A 7h17 il avait réveillé Sam, sorti le chien, mis la cafetière en route et commençait à préparer des pancakes. Il n'avait pas de quoi en faire tout les jours alors il s'était appliqué, et avait essayé de leur donner des formes d'animaux. A 7h39, Sam avait confondu son pancake en forme de chien avec un chameau, avant de le dévorer devant les dessins animés, affalés comme deux zombies téléphages dans le canapé. Leur père les avait rejoint, un gros mug de café à la main et l'air fatigué. A 7h45, la voiture vrombissait dans l'allée alors qu'il s'en allait travailler au garage. A 8h07, Sam emmitouflée dans son manteau glissait sa main dans celle de Micah pour qu'il l'accompagne à l'école.
Et voilà comment à 9h, une fois la vaisselle faite et seul à la maison avec Cachou, Micah s'était retrouvé à comparer son statut de frère aîné à celui d'une mère au foyer...
Honnêtement ? Il avait flippé. Avec la force du désespoir, il s'était jeté sur son ordinateur pour éplucher les annonces... et il avait du s'endormir, quelque part entre la caissière (oui la caissièRE. Comme si sa vie n'était pas assez tragique) et le technicien de surface.
Toc tocMicah ouvrit un œil, puis l'autre. Et... merde on toquait à la porte ! Il bondit sur ses jambes d'un coup, et BAM dans le coin de table.
« 'Chié là ! » Clopinant jusqu'à la porte, le jeune homme l'ouvrit sur... Siloë-Jules ?
« Mon sac à main Summers ! » Ah ouais. Ni bonjour, ni merde, rien. Comme ça dans le vif du sujet. Okay.

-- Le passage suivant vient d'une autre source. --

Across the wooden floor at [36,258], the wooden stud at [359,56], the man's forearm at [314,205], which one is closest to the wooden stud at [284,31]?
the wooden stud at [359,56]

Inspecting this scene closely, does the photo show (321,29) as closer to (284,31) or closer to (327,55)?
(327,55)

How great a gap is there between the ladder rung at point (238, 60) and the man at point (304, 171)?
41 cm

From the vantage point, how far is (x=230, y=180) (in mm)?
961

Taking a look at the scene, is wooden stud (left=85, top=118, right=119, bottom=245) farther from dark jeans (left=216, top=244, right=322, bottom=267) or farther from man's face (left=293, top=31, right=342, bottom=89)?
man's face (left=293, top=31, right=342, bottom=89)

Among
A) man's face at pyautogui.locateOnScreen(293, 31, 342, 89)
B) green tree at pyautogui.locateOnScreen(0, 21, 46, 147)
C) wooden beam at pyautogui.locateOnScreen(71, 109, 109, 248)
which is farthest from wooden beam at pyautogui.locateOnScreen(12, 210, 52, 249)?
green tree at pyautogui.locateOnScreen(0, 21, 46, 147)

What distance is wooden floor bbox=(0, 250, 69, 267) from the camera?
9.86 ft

« Euh.... Hellooo ? » tenta Micah en passant sa main dans ses cheveux en bataille. Et ce n'était pas tant par politesse que pour gagner du temps. Son sac. Quel sac ? Bordel, son béguin de quand il avait douze ans débarquait à sa porte. A SA porte. Chez lui. Alors qu'il était seul... NON ! Couché les hormones, couché ! Elles avaient fait assez de dégâts comme ça depuis l'épisode de la boite aux lettres. Et s'il pouvait ne pas penser à ça maintenant, parce que ça ne l'aidait pas vraiment à conserver son discernement. Micah secoua la tête et plissa ses yeux encore gonflés de sa sieste, lui donnant vaguement l'air d'un hamster soupçonneux.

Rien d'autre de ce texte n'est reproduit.